2期目の任期も残すところあと1年6ヶ月となった山田勝麿小樽市長は、これまで2期目の公約である、「健康づくりと市立病院の統合新築」を目指していた。
このため2003年6月には、新市立病院基本構想を取りまとめ発表した。同構想では、現在の市立病院が老朽化、狭隘化が顕著となっていることと、2つに分かれている不便さを解消し、地上8階・地下1階の本館と地上4階・地下1階の別館の2棟からなる、標榜診療科に内科・外科など21科目を持つ総合病院を、総工費252億円の巨費を投じ建設推進することにしていた。
しかし、現在、小樽市は、「財政再建団体」へ転落の危機の真っ最中で、議会、医師会などからも同構想に対し、異論が続出、見直しを迫られることになった。この結果、2004年12月には同構想を精査・検討し、諸費用の見直しを行い、約69億円を減額し、計約194億円の費用をはじき出した。この資金は借金による起債で賄うことにしており、返済額も入れると総額264億円と試算された。
この巨額の借金による新市立病院の建設用地は、市で進めていた小学校の統廃合による量徳小学校跡地をあてにしていた。しかし、PTA、保護者など市民の猛反対で、小学校の統廃合の白紙撤回を余儀なくされるという窮地に追い込まれた。このため、計画は、急遽、第2候補地の大規模ショッピングセンターに隣接の築港地区のJR用地に変更された。
この建設予定地の築港地区への変更で、開会中の9月市議会・第3回定例会でも、大きな論議を呼び、市長の支持母体である保守系各会派からも、大きな疑問符が投げかけられる共に「再考」を迫られ、商業団体の市商連などからも「反対」を迫られる事態となった。このため、「日本一の貧乏都市」山田市長の、巨額な借金をさらに上乗せする公約推進に、次第に暗雲が拡がり始めた。
築港地区での建設では、新たに約15億円の用地取得費がかかることになり、さらに費用が膨らむことになる。このため、開会中の市議会第3回定例会の各会派代表質問でも、自民党、平成会、民主・市民連合からも、大きな疑問と反対の声が上がった。

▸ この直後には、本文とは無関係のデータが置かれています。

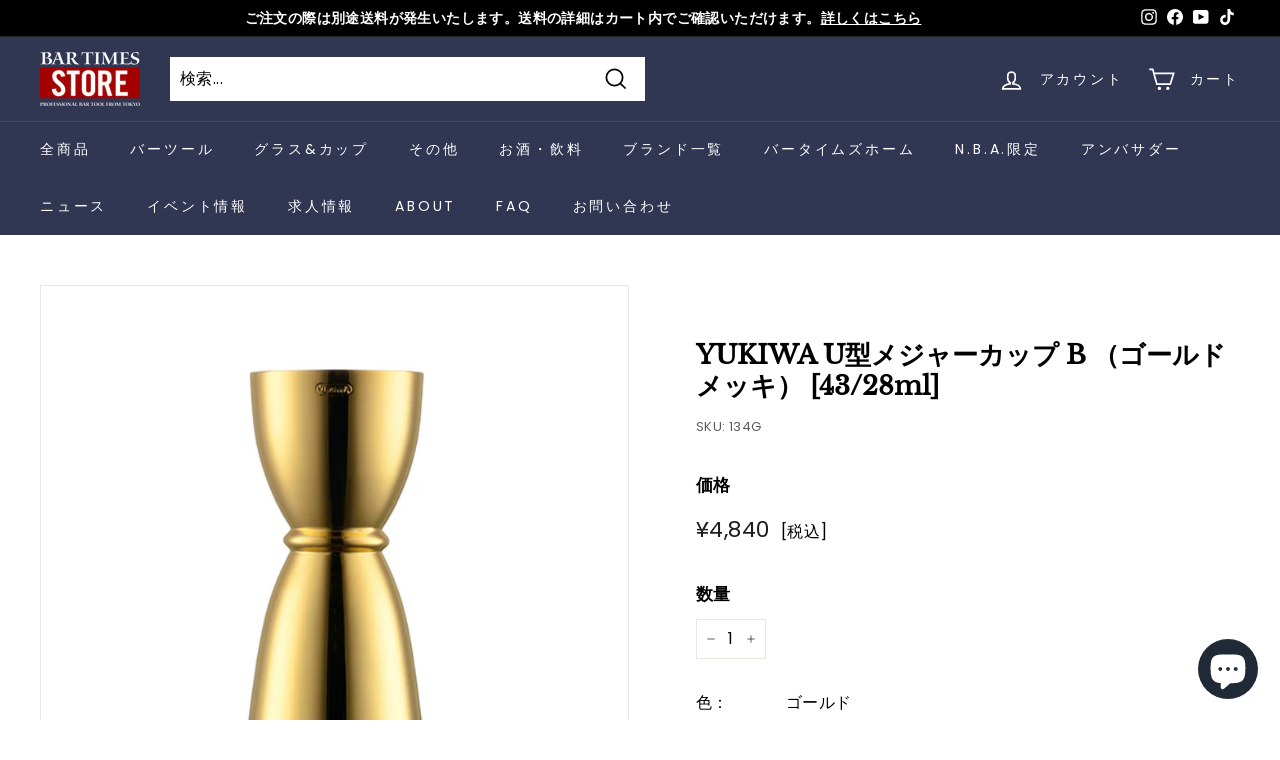

--- FILE ---
content_type: text/css
request_url: https://bar-times-store.com/cdn/shop/t/12/assets/style.css?v=136711579244964050731681706503
body_size: 154
content:
#CartNote{width:100%}.text-cart-tuyen-2{font-weight:700}#run{text-align:center;border:1px solid black;padding:6px 0}.button-ok{text-align:center;font-weight:700}.text-cart-tuyen{text-align:left;font-family:var(--font-body-family);font-style:var(--font-body-style);font-weight:var(--font-body-weight)}.text-cart-tuyen-2{font-weight:400px;text-align:left;font-family:var(--font-body-family);font-style:var(--font-body-style)}.check-box-cart-tuyen{text-align:left;vertical-align:middle;margin-top:7px}.text-value-tuyen{text-align:left;display:inline}.div-check-box-cart{float:left;text-align:right;clear:both;margin:90px 0 10px}@media screen and (max-width: 768px){.div-check-box-cart{margin:50px 0 10px}}.container-1{display:block;position:relative;padding-left:35px;margin-bottom:12px;cursor:pointer;-webkit-user-select:none;-moz-user-select:none;-ms-user-select:none;user-select:none;text-align:left;font-family:var(--font-body-family);font-style:var(--font-body-style);font-weight:var(--font-body-weight)}.container-1 input{position:absolute;opacity:0;cursor:pointer;height:0;width:0}.checkmark{position:absolute;top:0;left:0;height:25px;width:25px;background-color:#eee;font-family:var(--font-body-family);font-style:var(--font-body-style);font-weight:var(--font-body-weight)}.container-1:hover input~.checkmark{background-color:#ccc}.container-1 input:checked~.checkmark{background-color:#2196f3}.checkmark:after{content:"";position:absolute;display:none}.container-1 input:checked~.checkmark:after{display:block}.container-1 .checkmark:after{left:8px;width:10px;height:17px;border:solid white;border-width:0 3px 3px 0;-webkit-transform:rotate(45deg);-ms-transform:rotate(45deg);transform:rotate(45deg)}.btn-disable{cursor:not-allowed;pointer-events:none;color:silver;background-color:#fff}.btn-disable-2{display:none}.dropbtn{background-color:#3498db;color:#fff;padding:16px;font-size:16px;border:none;cursor:pointer;float:left}.dropbtn:hover,.dropbtn:focus{background-color:#2980b9}.dropdown{position:relative;display:inline-block}.dropdown-content{text-align:left;display:none;background-color:#fff;overflow:auto;z-index:1;font-family:var(--font-body-family);font-style:var(--font-body-style);font-weight:var(--font-body-weight)}.dropdown-content option{color:#000;padding:12px 16px;display:block;font-family:var(--font-body-family);font-style:var(--font-body-style);font-weight:var(--font-body-weight)}.dropdown a:hover{background-color:#ddd}.show{display:block}.h1,h1{font-size:calc(var(--typeHeaderSize)*.85)}.h2,h2{font-size:calc(var(--typeHeaderSize)*.63)}.h3,h3{font-size:calc(var(--typeHeaderSize)*.57)}.h4,h4{font-size:calc(var(--typeHeaderSize)*.55)}@media only screen and (min-width:769px){.h1,h1{font-size:var(--typeHeaderSize)}.h2,h2{font-size:calc(var(--typeHeaderSize)*.73)}.h3,h3{font-size:calc(var(--typeHeaderSize)*.57)}.h3--mobile{font-size:calc(var(--typeHeaderSize)*.5)}}.h1,.h2,.h3,.h4,.h5,.h6,h1,h2,h3,h4,h5,h6{font-weight:600}.h1 a,.h2 a,.h3 a,.h4 a,.h5 a,.h6 a,h1 a,h2 a,h3 a,h4 a,h5 a,h6 a{font-weight:inherit}.page-width-apps{max-width:1200px;margin:-50px auto 0;padding:0 10px}@media screen and (max-width: 768px){.page-width-apps{padding:0 var(--pageWidthPadding)}}@media screen and (max-width: 1200px){.delivery-container{max-width:1200px!important;margin:0 auto 20px;padding:0 30px;clear:both}}@media screen and (max-width: 768px){.delivery-container{max-width:1200px!important;margin:0 auto 20px;padding:0 10px;clear:both}}.AddressPhone-mb{margin-bottom:-20px}
/*# sourceMappingURL=/cdn/shop/t/12/assets/style.css.map?v=136711579244964050731681706503 */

自由民主党の会派代表質問に立った小前真智子議員は、「新病院の築港地区への建設反対運動の団体を含め、反対運動が一層活発になってきた場合、どのように反対者の理解を経て建設推進をしようとしているのか」と、反対の声が上がる中での築港地区での建設に、疑問符を付けての質問を行なった。これに対し山田市長は、「新病院の建設は施設の老朽化と2つの病院を抱えている非効率化を考えると、早急に解決していかなければならない課題でありますので、築港地区での建設を精力的に進めていかなければならないと考えている。反対運動が強まった場合、こういう経緯を十分説明しながら理解してもらうよう努めたい」と、あくまで築港地区での建設推進を強調した。

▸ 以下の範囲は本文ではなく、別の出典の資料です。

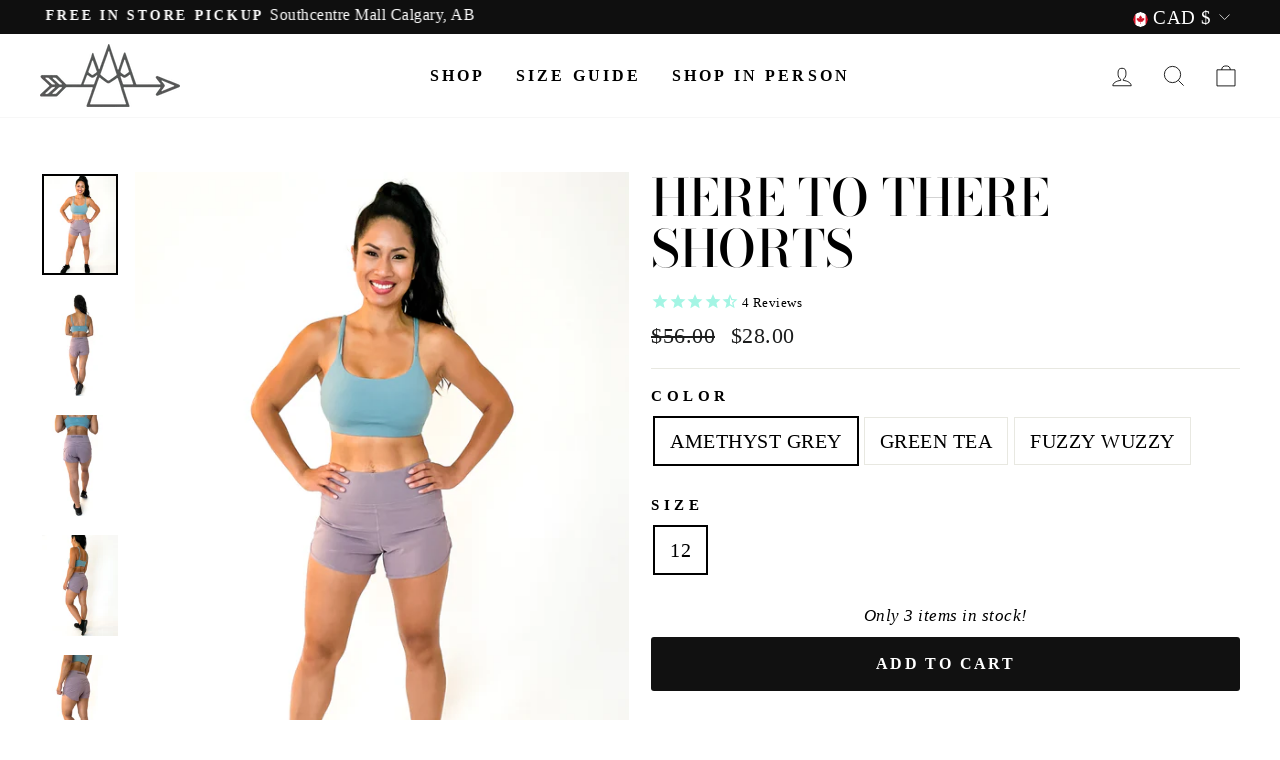

--- FILE ---
content_type: text/html
request_url: https://placement-api.us.afterpay.com/?mpid=bare-athletic-wear.myshopify.com&placementid=null&pageType=product&zoid=9.0.85
body_size: 731
content:

  <!DOCTYPE html>
  <html>
  <head>
      <link rel='icon' href='data:,' />
      <meta http-equiv="Content-Security-Policy"
          content="base-uri 'self'; default-src 'self'; font-src 'self'; style-src 'self'; script-src 'self' https://cdn.jsdelivr.net/npm/zoid@9.0.85/dist/zoid.min.js; img-src 'self'; connect-src 'self'; frame-src 'self'">
      <title></title>
      <link rel="preload" href="/index.js" as="script" />
      <link rel="preload" href="https://cdn.jsdelivr.net/npm/zoid@9.0.85/dist/zoid.min.js" integrity="sha384-67MznxkYtbE8teNrhdkvnzQBmeiErnMskO7eD8QwolLpdUliTdivKWx0ANHgw+w8" as="script" crossorigin="anonymous" />
      <div id="__AP_DATA__" hidden>
        {"errors":{"mcr":null},"mcrResponse":{"data":{"errors":[],"config":{"mpId":"bare-athletic-wear.myshopify.com","createdAt":"2023-09-28T17:09:44.775022714Z","updatedAt":"2024-09-18T04:09:33.637922443Z","config":{"consumerLending":{"metadata":{"shouldForceCache":false,"isProductEnabled":false,"updatedAt":"2024-09-18T04:09:33.637881813Z","version":0},"details":{}},"interestFreePayment":{"metadata":{"shouldForceCache":false,"isProductEnabled":true,"updatedAt":"2024-09-18T04:09:33.637849433Z","version":0},"details":{"minimumAmount":{"amount":"1.00","currency":"CAD"},"maximumAmount":{"amount":"2000.00","currency":"CAD"},"cbt":{"enabled":true,"countries":["AU","IT","GB","FR","NZ","ES","US"],"limits":{}}}},"merchantAttributes":{"metadata":{"shouldForceCache":false,"isProductEnabled":true,"updatedAt":"2024-09-18T04:09:33.637891373Z","version":0},"details":{"analyticsEnabled":true,"tradingCountry":"CA","storeURI":"http://bareactivewear.com/","tradingName":"Bare Activewear","vpuf":true}},"onsitePlacements":{"metadata":{"version":0},"details":{"onsitePlacements":{}}},"cashAppPay":{"metadata":{"shouldForceCache":false,"isProductEnabled":false,"updatedAt":"2024-09-18T04:09:33.637902973Z","version":0},"details":{"enabledForOrders":false,"integrationCompleted":false}},"promotionalData":{"metadata":{"version":0},"details":{"consumerLendingPromotions":[]}}}}},"errors":null,"status":200},"brand":"afterpay","meta":{"version":"0.35.4"}}
      </div>
  </head>
  <body></body>
  <script src="/index.js" type="application/javascript"></script>
  </html>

平成会の会派代表質問に立った上野正之議員は、新市立病院建設問題で多岐に渉る質問を行った。「築港地区の候補地は土地利用計画の変更手続きや、この地区が病院に適しているかなど、数々の問題がある。何よりも療養にふさわしいところでなければなりません。後ろには、高速道路へ通じる主要幹線道路があり、前にはパチンコ店やショッピングアミューズ施設など、小樽市でもっとも賑わいのある、又、将来的にも賑わいを拡大しなければならないと定めた地区で、どうして、病気を治し療養出来るのでしょうか。現在の構想は、今の小樽市の財政状況において、不可能に近い状況です。新病院オープンまで、現在の小樽病院がもつのでしょうか。その他色々なことを考え合わせると、安易に決断せず、将来にわたって禍根を残さないためにも再考をお願いしたい」と、「公約を推し進めるのか、思い切って見直していく考えがあるのか」を強く迫った。しかし市長は、「築港地区は土地の取得費がかかりますし、また、都市計画等の規制を受けておりますが、交通アクセスに優れた地域で、必要面積の確保が可能なため、築港地区での建設について具体的な検討に入ったところですので、ご理解を頂きたい」と答弁した。

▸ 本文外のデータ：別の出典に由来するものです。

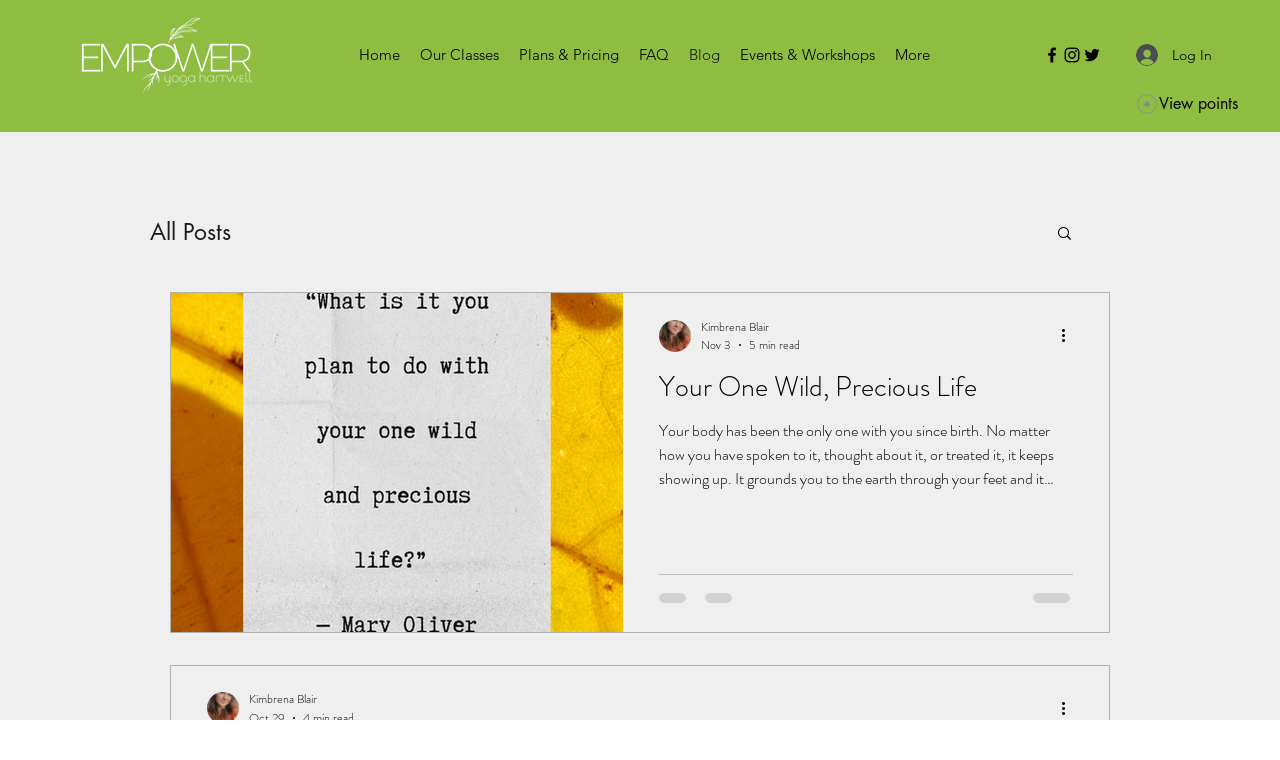

--- FILE ---
content_type: image/svg+xml
request_url: https://static.wixstatic.com//shapes/11062b_a54e59d0323a42b6a4ebcd3cf1faf716.svg
body_size: 368
content:
<?xml version="1.0" encoding="UTF-8"?>
<svg data-bbox="20 20 160 160" viewBox="0 0 200 200" height="200" width="200" xmlns="http://www.w3.org/2000/svg" data-type="color">
    <g>
        <path d="M100 180c-44.1 0-80-35.9-80-80s35.9-80 80-80 80 35.9 80 80-35.9 80-80 80zm0-154c-40.8 0-74 33.2-74 74s33.2 74 74 74 74-33.2 74-74-33.2-74-74-74z" fill="#878787" data-color="1"/>
        <path fill="#878787" d="m100 64.3 5.9 25.3 23.5-11.2-16.2 20.4 23.5 11.4-26.1.1 5.7 25.4-16.3-20.3-16.3 20.3 5.7-25.4-26.1-.1 23.5-11.4-16.2-20.4 23.5 11.2 5.9-25.3z" data-color="1"/>
    </g>
</svg>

また、民主市民連合の代表の山口保議員も、「築港地区に移転するとした検討方針に、市商連が反対の意思を表明した。候補地選定の経緯についてと、新築にあたってどのような病院が望ましいのか、診療科目の絞込みや、新たに加えるべき科目など、市民に期待され、安心出来る病院が出来るのか、中味の問題を心配している」と、新病院建設を危惧する質問を行った。市長は「新病院においては、地域の基幹病院として、より一層質の高い医療の提供が出来るよう様々な検討が必要と考えている」と抽象的に答えた。
新病院の築港地区への変更は、議会や市商連の反対で、にわかに今後の推移がもっとも注目される課題となった。2期連続の赤字財政を組む禁じ手で予算編成をし、財政破綻を露呈している市が、これまでの約1,329億円の借金総額に、さらに巨額の借金を加え、巨額の維持費を必要とする新病院建設が、“角を矯(た)めて牛を殺す”喩えの通り、新病院建設を矯めて(矯正して)、小樽市を殺すことになる可能性が大きい。
市の医師会では、「小樽市の財政難、将来の人口推移などを考慮すれば、総花的病院建設は無謀と言うべきである。・・・むしろ、新市立病院の建設を中止し、現両病院を廃止し、既存の病医院に機能を委託・充実させて、市立病院の役目を代行させるべきとの意見もある」と付記されていた。
にわかに広まる新病院に対する「再考」、「反対」の声を、市が自ら招いた財政危機に、屋に屋を重ねる無謀な方針のまま推進されるのか。市民の声を聞いて白紙撤回した小学校の統廃合の例を学ぶのか。市内の最重要課題になった、この新病院建設問題への今後の市長の対応と、それに対する市民の反応とが極めて注目されることとなった。